FRANCOFORTE – I treni delle ferrovie tedesche saranno presto alimentati con l’energia verde prodotta dalla RWE, la compagnia elettrica tedesca con sede ad Essen, grazie ad un contratto di 15 anni del valore di 1,3 miliardi di Euro, stipulato pubblicamente a Francoforte lunedì tra Rüdiger Grube, capo della Deutsche Bahn, e Jürgen Großmann, capo della RWE.

Secondo quanto riportato dalla Reuters, Großmann avrebbe affermato che i negoziati tra la compagnia elettrica e la compagnia ferroviaria tedesca erano cominciati ancora prima che il governo federale tedesco decidesse di uscire dal nucleare.

Gli operatori di borsa hanno salutato l’accordo in maniera positiva, tanto che le azioni della RWE sono cresciute dello 0.4 per cento mentre il DAX, il segmento della Borsa di Francoforte contenente i 30 titoli a maggiore capitalizzazione e tra cui c’è la RWE, si è mosso appena.

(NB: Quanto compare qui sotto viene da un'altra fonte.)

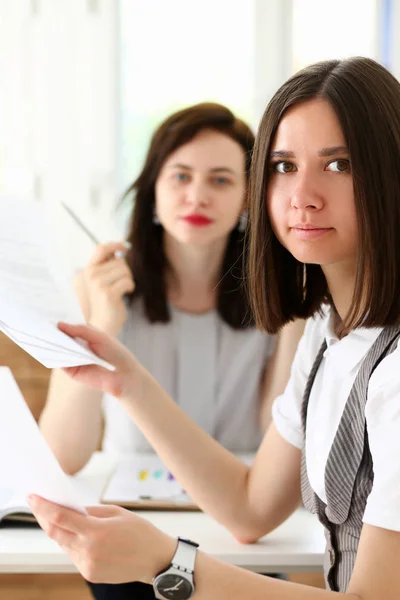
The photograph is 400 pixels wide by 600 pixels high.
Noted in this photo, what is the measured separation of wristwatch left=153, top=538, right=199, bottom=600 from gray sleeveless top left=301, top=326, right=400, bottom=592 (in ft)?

Secondo il contratto, dal 2014 al 2028 la Deutsche Bahn riceverà l’energia prodotta da 14 impianti idroelettrici tedeschi che si prevede forniranno circa 900 milioni di chilowattore l’anno, a copertura dell’otto per cento del fabbisogno annuale delle ferrovie tedesche.

La compagnia ferroviaria DB è  legata all’impianto atomico Neckarwestheim 1, situato presso la località di Neckarwestheim in Baden-Württemberg, una locomotiva su quattro viene alimentata con la corrente fornita da quella centrale, che, in linea con l’obiettivo dell’eliminazione del nucleare, ha dovuto spegnere il reattore di proprietà della compagnia energetica EnBW.

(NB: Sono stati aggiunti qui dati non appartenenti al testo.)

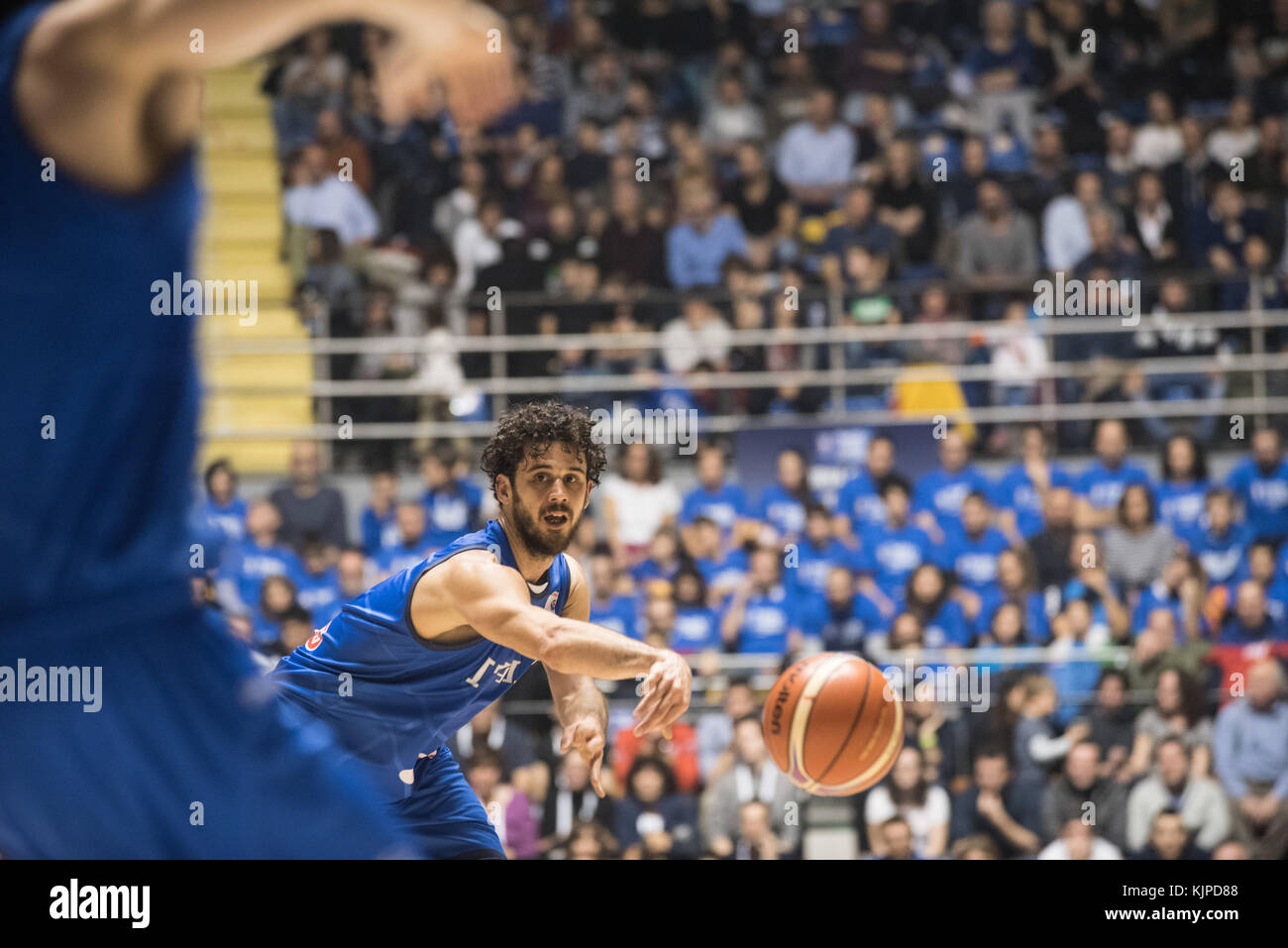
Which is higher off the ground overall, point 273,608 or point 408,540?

L’impianto, con una produzione di 840 Megawatt, ha prodotto finora, come unico impianto nucleare tedesco, sia la normale corrente elettrica alternata che la corrente per la rete ferroviaria.

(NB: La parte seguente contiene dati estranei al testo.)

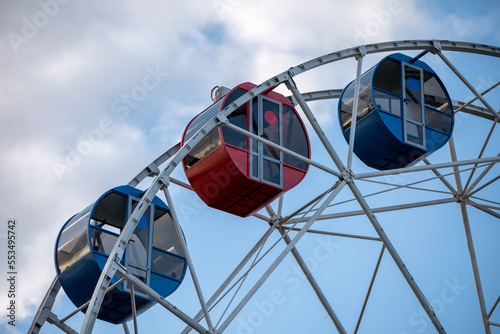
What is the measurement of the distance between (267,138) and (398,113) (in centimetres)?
364

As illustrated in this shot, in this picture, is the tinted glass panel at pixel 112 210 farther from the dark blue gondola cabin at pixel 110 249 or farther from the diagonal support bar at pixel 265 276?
the diagonal support bar at pixel 265 276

La ferrovie, che sono le maggiori consumatrici di energia elettrica, necessitano di una fonte di energia sostitutiva a causa della decisione del governo tedesco di uscire dal nucleare.

Finora la maggior parte dell’energia era prodotta dalla combustione della lignite e del carbon fossile e solo il 22 per cento dal nucleare.

Con l’accordo appena raggiunto, le ferrovie alzano la loro quota di partecipazione all’energia alternativa per passare dall’attuale 19,8 per cento al 28 per cento da raggiungere nel 2014. Per il 2020 la compagnia si è prefissa di arrivare ad quota percentuale di almeno il 30/35 per cento.

Le ferrovie ricevono energia anche dalla E.ON, concorrente RWE, di cui una grossa parte proviene dalla centrale a carbone di Datteln, nella Renania Westfalia. Anche qui non si sa quale sarà la fornitura per il prossimo futuro.

Il Tribunale Amministrativo Supremo, nel 2009 ha fermato la costruzione di “ Datteln 4” che doveva essere una centrale a carbone. Se e quando l’impianto andrà a regime è questione ancora aperta. I tre vecchi impianti dovranno essere chiusi alla fine del 2012.